Sehoon Kim, Coleman Hooper, Amir Gholami, Zhen Dong, Xiuyu Li, Sheng Shen, Michael W. Mahoney, Kurt Keutzer
Generative Large Language Models (LLMs) have demonstrated remarkable results for a wide range of tasks. However, deploying these models for inference has been a significant challenge due to their unprecedented resource requirements. This has forced existing deployment frameworks to use multi-GPU inference pipelines, which are often complex and costly, or to use smaller and less performant models. In this work, we demonstrate that the main bottleneck for generative inference with LLMs is memory bandwidth, rather than compute, specifically for single batch inference. While quantization has emerged as a promising solution by representing model weights with reduced precision, previous efforts have often resulted in notable performance degradation. To address this, we introduce SqueezeLLM, a post-training quantization framework that not only enables lossless compression to ultra-low precisions of up to 3-bit, but also achieves higher quantization performance under the same memory constraint. Our framework incorporates two novel ideas: (i) sensitivity-based non-uniform quantization, which searches for the optimal bit precision assignment based on second-order information; and (ii) the Dense-and-Sparse decomposition that stores outliers and sensitive weight values in an efficient sparse format. When applied to the LLaMA models, our 3-bit quantization significantly reduces the perplexity gap from the FP16 baseline by up to 2.1x as compared to the state-of-the-art methods with the same memory requirement. Furthermore, when deployed on an A6000 GPU, our quantized models achieve up to 2.3x speedup compared to the baseline. Our code is open-sourced and available online.

About​

SqueezeLLM: Dense-and-Sparse Quantization




Google bard summary:​

SqueezeLLM is a new way to make language models smaller and faster. It does this by using a technique called quantization. Quantization is like taking a picture of a big object and then making it smaller. When you do this, you lose some of the detail, but the object is still recognizable.

SqueezeLLM is able to quantize language models without losing too much detail. This means that they can be used on smaller devices without sacrificing performance.

SqueezeLLM works by first identifying the most important weights in the language model. These weights are then stored in full precision, while the less important weights are stored in lower precision. This allows SqueezeLLM to reduce the size of the language model without sacrificing accuracy.
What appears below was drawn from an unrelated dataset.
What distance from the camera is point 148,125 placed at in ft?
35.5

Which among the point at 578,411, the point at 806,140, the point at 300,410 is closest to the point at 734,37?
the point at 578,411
SqueezeLLM also uses a technique called sparsity to further reduce the size of the language model. Sparsity is a technique that identifies and removes redundant weights from the language model. This can further reduce the size of the language model without sacrificing accuracy.

SqueezeLLM has been shown to be effective in reducing the size and improving the performance of language models. It has been shown to reduce the size of language models by up to 90% while only reducing accuracy by a small margin.

SqueezeLLM is still under development, but it has the potential to make language models more accessible to a wider range of people.